Louis Zo Rabearison : Professeur de mouvement
2 juillet 2021 // Arts de la scène // 8982 vues // Nc : 138

Danseur, chorégraphe, pédagogue, il se consacre entièrement à sa passion depuis des années. Performer mais surtout transmettre constitue son univers. La danse reste pour lui avant tout une question d’émotions et de ressentis.

Louis Zo Rabearison est ce qu’on appelle un amoureux du mouvement. C’est d’ailleurs son rôle au sein de l’ONG Zara Aina. Il est professeur de mouvement et responsable de la programmation éducative et artistique auprès des enfants des bas quartiers. Il se focalise sur l’approche pédagogique et les recherches spécifiques sur la danse. « Ces enfants ont une approche totalement différente de ce qu’on appelle mouvement. Pour eux, je crée de nouvelles bases afin qu’ils s’imprègnent mieux de cette discipline. J’adapte certains mouvements du quotidien comme le fait de marcher, de ramasser quelque chose par terre ou de se prendre la main… Mais je cherche également la façon dont une personne peut s’épanouir à travers la danse. »

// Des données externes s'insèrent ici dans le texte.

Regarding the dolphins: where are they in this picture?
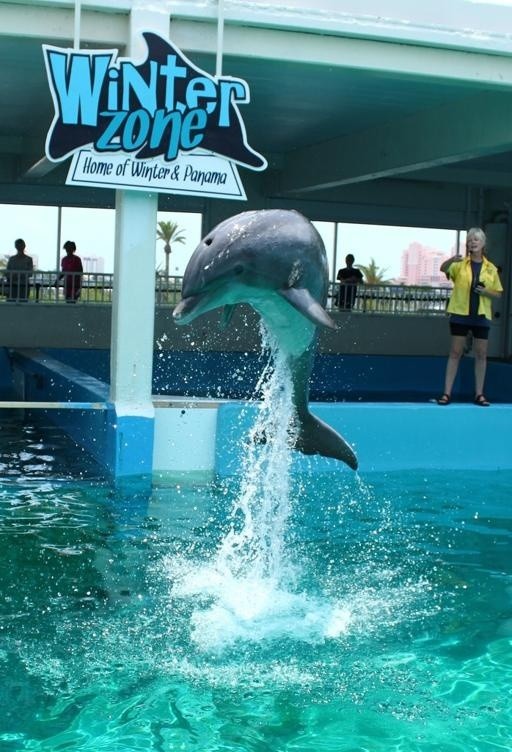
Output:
[172,208,358,471]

Pour lui, enseigner, transmettre et échanger sont des valeurs essentielles. Au sein de l’ONG, il met en place différents programmes artistiques que ce soit pour le théâtre ou pour la danse. Ces deux disciplines contribuent au développement personnel, améliorent la concentration, la rigueur… une sorte de thérapie. « Elles ont des points communs surtout dans la façon de faire ressortir les expressions, les émotions, les gestuels… Je travaille en étroite collaboration avec le professeur de théâtre. » Cette initiation à la danse n’est pas uniquement dédiée aux enfants mais aussi aux danseurs, aux enseignants de danses, aux animateurs d’activités parascolaires et aux étudiants. Il a donc animé un atelier lors du Grand Stage Elatra qui s’est tenu au mois de mai dernier. Différentes thématiques sont abordées comme le concept de rythme, le corps et le mouvement et l’intention de mouvement.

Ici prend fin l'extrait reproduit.